Starting with plan years or policy years that began on or after September 23, 2010, health plans can no longer impose a lifetime dollar limit on spending for these services. All plans, except grandfathered individual health insurance policies, must phase out annual dollar spending limits for these services by 2014.

The Department of Health and Human Services is working with a number of partners to develop the essential health benefits package. In the fall of 2011, HHS will launch an effort to collect public comment and hear directly from all Americans who are interested in sharing their thoughts on this important issue. Learn more about this process.

Exchange: A new transparent and competitive insurance marketplace where individuals and small businesses can buy affordable and qualified health benefit plans. Affordable Insurance Exchanges will offer you a choice of health plans that meet certain benefits and cost standards. Starting in 2014, Members of Congress will be getting their health care insurance through Exchanges and you will be able buy your insurance through Exchanges too. Learn more about Exchanges.

Federal Poverty Level (FPL): A measure of income level issued annually by the Department of Health and Human Services. Federal poverty levels are used to determine your eligibility for certain programs and benefits.

Minimum Essential Coverage: The type of coverage an individual needs to have to meet the individual responsibility requirement under the Affordable Care Act. This includes individual market policies, job-based coverage, Medicare, Medicaid, CHIP, TRICARE and certain other coverage.

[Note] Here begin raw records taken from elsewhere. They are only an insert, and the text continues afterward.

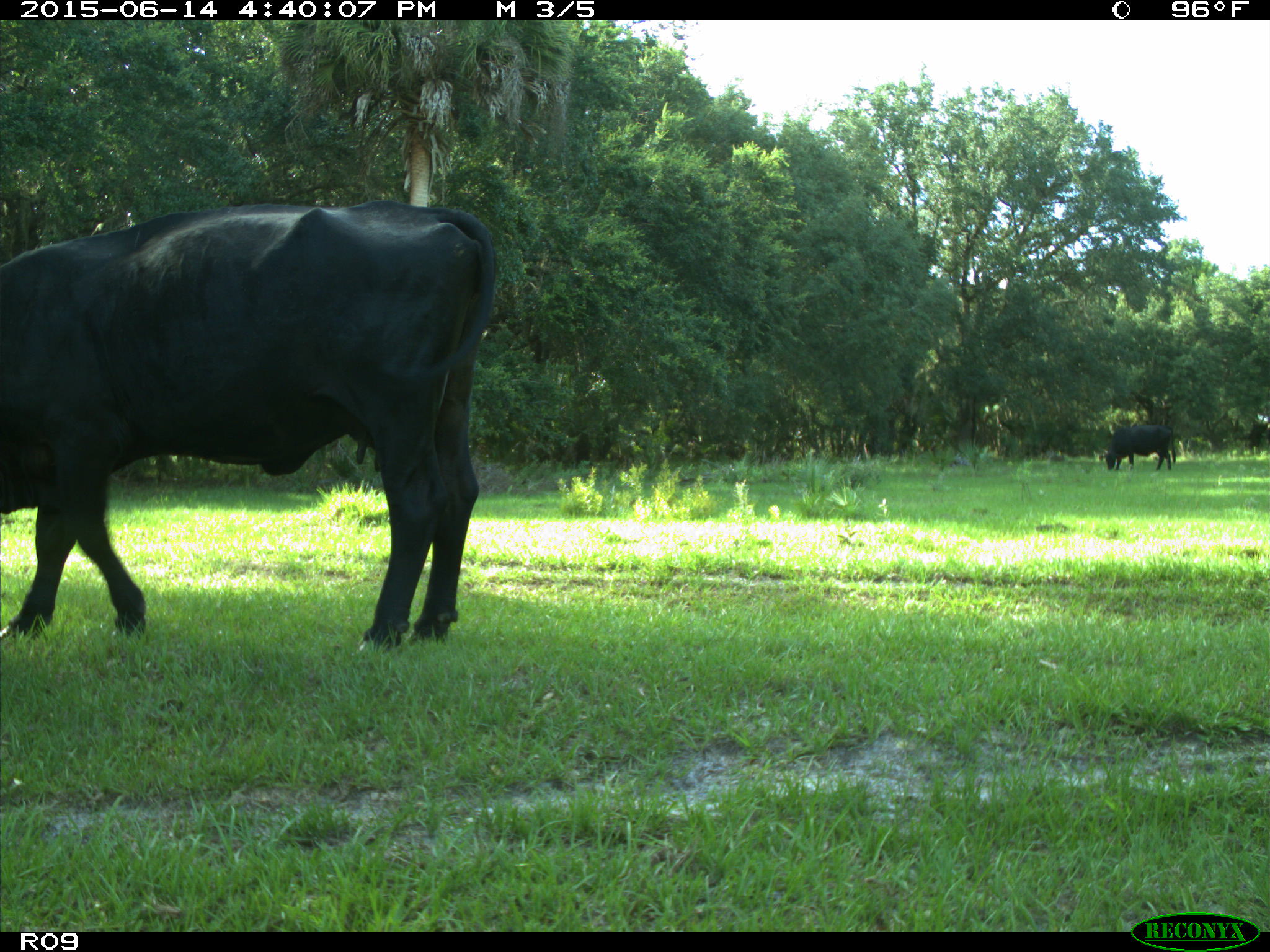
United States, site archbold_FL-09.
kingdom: Animalia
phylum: Chordata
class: Mammalia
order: Artiodactyla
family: Bovidae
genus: Bos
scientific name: Bos taurus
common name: domestic cow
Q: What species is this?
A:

Qualified Health Plan: Under the Affordable Care Act, starting in 2014, an insurance plan that is certified by an Exchange, provides essential health benefits, follows established limits on cost-sharing (like deductibles, copayments, and out-of-pocket maximum amounts), and meets other requirements. A qualified health plan will have a certification by each Exchange in which it is sold.

Rate Review: A process that allows state insurance departments to review rate increases before insurance companies can apply them to you.